### Set problem:
Tally the lines of the listing below that contain the string "farmhouse". How many are there? Reply with the number alone.

### Dataset extract:
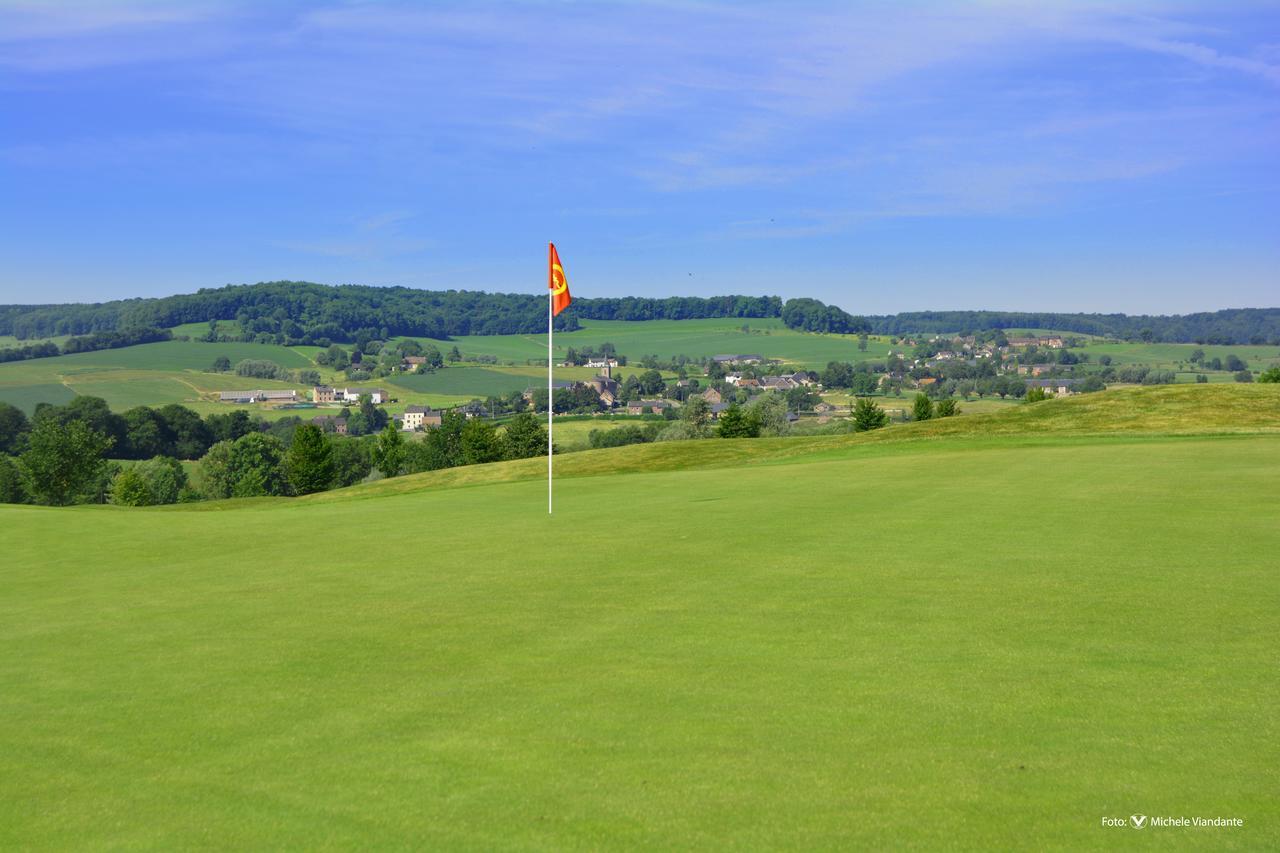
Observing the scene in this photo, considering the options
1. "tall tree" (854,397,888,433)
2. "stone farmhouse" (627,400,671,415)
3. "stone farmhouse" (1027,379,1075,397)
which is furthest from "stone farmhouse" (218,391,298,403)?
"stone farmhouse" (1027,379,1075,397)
...
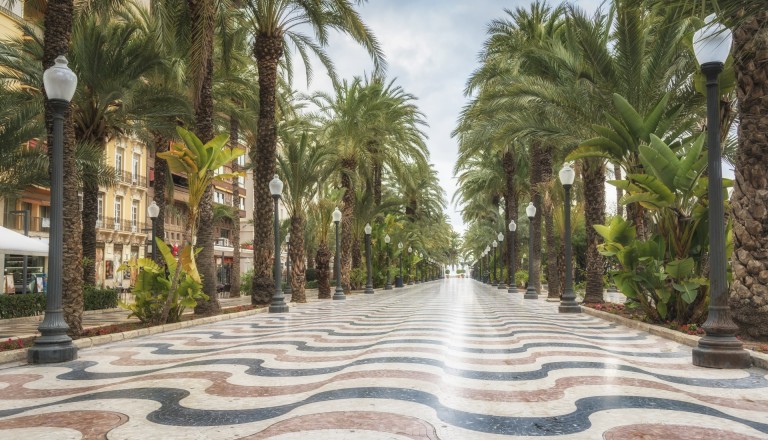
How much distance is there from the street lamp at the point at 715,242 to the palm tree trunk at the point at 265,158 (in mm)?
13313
--
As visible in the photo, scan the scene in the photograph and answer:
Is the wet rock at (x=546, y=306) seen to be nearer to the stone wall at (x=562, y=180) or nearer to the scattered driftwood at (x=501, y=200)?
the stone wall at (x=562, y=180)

### Solution for this problem:
4